▸ **Data lines**:
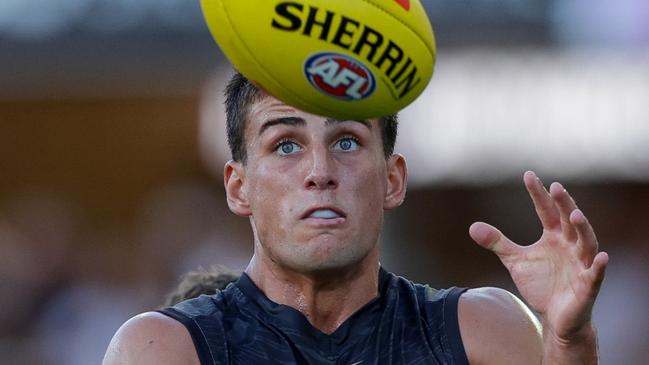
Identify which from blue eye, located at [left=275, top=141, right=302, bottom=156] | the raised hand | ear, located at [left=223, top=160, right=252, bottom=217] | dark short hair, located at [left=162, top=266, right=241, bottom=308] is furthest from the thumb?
dark short hair, located at [left=162, top=266, right=241, bottom=308]

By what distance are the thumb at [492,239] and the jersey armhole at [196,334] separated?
0.95 metres

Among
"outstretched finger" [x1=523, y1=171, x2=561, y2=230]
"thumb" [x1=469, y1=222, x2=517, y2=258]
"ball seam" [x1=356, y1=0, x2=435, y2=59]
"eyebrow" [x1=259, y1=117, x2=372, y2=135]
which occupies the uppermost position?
"ball seam" [x1=356, y1=0, x2=435, y2=59]

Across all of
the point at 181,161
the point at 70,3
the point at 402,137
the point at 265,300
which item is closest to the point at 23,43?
the point at 70,3

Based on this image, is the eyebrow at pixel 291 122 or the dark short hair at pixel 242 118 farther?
the dark short hair at pixel 242 118

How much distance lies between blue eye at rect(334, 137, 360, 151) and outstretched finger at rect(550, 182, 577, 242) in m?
0.76

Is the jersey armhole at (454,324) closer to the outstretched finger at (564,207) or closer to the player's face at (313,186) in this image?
the player's face at (313,186)

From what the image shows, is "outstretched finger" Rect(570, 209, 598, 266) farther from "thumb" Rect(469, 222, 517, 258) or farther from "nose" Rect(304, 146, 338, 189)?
"nose" Rect(304, 146, 338, 189)

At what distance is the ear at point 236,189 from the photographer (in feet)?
15.7

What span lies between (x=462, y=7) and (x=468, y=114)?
3.45ft

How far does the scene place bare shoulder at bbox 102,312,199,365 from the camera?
4379 millimetres

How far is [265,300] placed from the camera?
4738 mm

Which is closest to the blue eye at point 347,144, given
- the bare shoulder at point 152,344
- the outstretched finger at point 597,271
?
the bare shoulder at point 152,344

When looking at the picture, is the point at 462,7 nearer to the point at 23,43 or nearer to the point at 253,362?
the point at 23,43

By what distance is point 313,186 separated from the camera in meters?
4.46
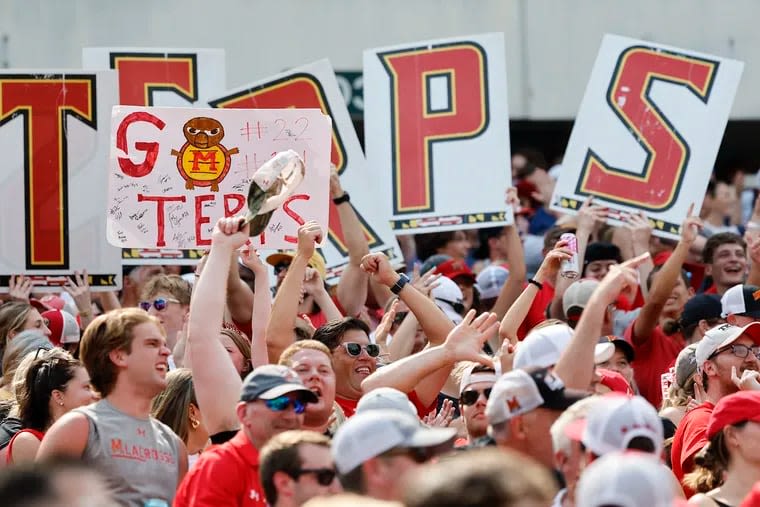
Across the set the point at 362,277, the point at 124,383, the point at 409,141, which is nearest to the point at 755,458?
the point at 124,383

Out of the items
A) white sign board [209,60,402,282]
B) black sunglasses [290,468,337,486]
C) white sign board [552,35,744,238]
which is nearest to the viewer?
black sunglasses [290,468,337,486]

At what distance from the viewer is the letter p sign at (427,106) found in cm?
979

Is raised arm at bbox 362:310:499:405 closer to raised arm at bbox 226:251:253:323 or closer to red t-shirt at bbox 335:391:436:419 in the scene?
red t-shirt at bbox 335:391:436:419

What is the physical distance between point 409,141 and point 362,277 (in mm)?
1492

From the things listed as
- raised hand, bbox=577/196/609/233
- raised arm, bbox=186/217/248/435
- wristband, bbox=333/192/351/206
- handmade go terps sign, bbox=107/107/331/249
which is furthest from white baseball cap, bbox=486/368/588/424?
raised hand, bbox=577/196/609/233

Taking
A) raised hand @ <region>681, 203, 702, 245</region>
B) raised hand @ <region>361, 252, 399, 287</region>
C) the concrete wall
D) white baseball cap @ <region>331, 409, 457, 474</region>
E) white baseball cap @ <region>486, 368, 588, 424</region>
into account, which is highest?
the concrete wall

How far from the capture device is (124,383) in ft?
18.2

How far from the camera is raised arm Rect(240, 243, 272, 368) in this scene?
6.80m

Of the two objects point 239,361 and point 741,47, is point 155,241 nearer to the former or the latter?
point 239,361

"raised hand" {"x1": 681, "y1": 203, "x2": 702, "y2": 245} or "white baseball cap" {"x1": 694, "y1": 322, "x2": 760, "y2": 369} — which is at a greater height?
"raised hand" {"x1": 681, "y1": 203, "x2": 702, "y2": 245}

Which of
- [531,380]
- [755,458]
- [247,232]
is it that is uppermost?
Answer: [247,232]

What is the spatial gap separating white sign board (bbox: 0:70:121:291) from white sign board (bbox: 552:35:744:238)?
288cm

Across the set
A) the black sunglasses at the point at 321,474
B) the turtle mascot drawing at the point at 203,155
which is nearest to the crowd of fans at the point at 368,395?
the black sunglasses at the point at 321,474

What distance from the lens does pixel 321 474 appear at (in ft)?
15.6
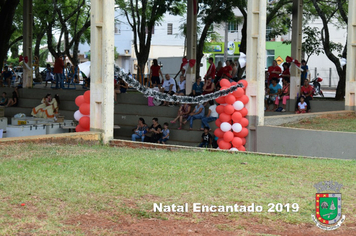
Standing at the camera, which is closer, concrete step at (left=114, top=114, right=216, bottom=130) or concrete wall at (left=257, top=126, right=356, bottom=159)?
concrete wall at (left=257, top=126, right=356, bottom=159)

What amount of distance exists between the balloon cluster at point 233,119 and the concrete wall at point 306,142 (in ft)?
1.94

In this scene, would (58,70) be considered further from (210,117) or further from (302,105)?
(302,105)

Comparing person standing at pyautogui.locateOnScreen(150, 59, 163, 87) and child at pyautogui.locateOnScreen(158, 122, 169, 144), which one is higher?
person standing at pyautogui.locateOnScreen(150, 59, 163, 87)

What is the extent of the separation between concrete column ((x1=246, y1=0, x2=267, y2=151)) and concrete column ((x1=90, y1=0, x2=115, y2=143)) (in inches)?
188

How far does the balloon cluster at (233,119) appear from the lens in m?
16.1

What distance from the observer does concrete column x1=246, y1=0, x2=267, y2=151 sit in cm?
1644

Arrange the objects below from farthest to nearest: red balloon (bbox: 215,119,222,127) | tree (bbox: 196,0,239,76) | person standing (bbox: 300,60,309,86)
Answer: tree (bbox: 196,0,239,76) < person standing (bbox: 300,60,309,86) < red balloon (bbox: 215,119,222,127)

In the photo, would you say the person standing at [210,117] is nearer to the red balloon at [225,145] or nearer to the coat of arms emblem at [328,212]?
the red balloon at [225,145]

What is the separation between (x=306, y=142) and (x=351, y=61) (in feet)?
20.7

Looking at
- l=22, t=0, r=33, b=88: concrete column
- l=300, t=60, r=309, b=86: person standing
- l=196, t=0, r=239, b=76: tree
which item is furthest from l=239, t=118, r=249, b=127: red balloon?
l=22, t=0, r=33, b=88: concrete column

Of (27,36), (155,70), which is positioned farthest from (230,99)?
(27,36)

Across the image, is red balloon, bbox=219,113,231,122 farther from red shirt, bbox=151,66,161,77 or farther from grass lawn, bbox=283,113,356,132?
red shirt, bbox=151,66,161,77

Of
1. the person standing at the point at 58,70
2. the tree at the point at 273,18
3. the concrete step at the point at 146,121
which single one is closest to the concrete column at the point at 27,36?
the person standing at the point at 58,70


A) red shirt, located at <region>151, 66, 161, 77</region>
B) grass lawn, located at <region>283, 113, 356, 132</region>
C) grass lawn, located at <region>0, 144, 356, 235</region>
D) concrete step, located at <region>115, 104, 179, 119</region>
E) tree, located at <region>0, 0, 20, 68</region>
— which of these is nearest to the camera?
grass lawn, located at <region>0, 144, 356, 235</region>
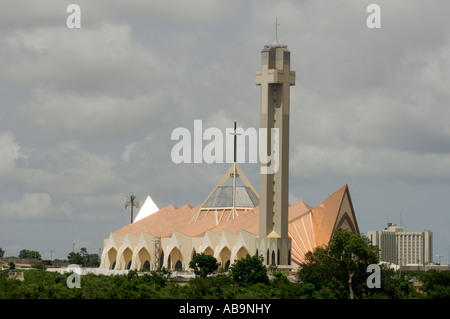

▸ **Short exercise**: Reproduce everything from the line containing "What is the separation" down to the end of the records, leaving the pictures out of your answer.

▸ **Finished task**:
What is the separation between (x=306, y=142) and (x=351, y=61) (in feet)?
20.7

Looking at
- l=22, t=0, r=33, b=88: concrete column
- l=300, t=60, r=309, b=86: person standing
- l=196, t=0, r=239, b=76: tree
which item is furthest from l=239, t=118, r=249, b=127: red balloon?
l=22, t=0, r=33, b=88: concrete column

Of (27,36), (155,70), which is positioned farthest from (230,99)?
(27,36)

Across the image, is red balloon, bbox=219,113,231,122 farther from red shirt, bbox=151,66,161,77 or farther from grass lawn, bbox=283,113,356,132?
red shirt, bbox=151,66,161,77

Of
1. the person standing at the point at 58,70
2. the tree at the point at 273,18
3. the concrete step at the point at 146,121
which single one is closest to the concrete column at the point at 27,36?
the person standing at the point at 58,70


A) red shirt, located at <region>151, 66, 161, 77</region>
B) grass lawn, located at <region>283, 113, 356, 132</region>
C) grass lawn, located at <region>0, 144, 356, 235</region>
D) concrete step, located at <region>115, 104, 179, 119</region>
E) tree, located at <region>0, 0, 20, 68</region>
— which of these is nearest to the camera?
grass lawn, located at <region>0, 144, 356, 235</region>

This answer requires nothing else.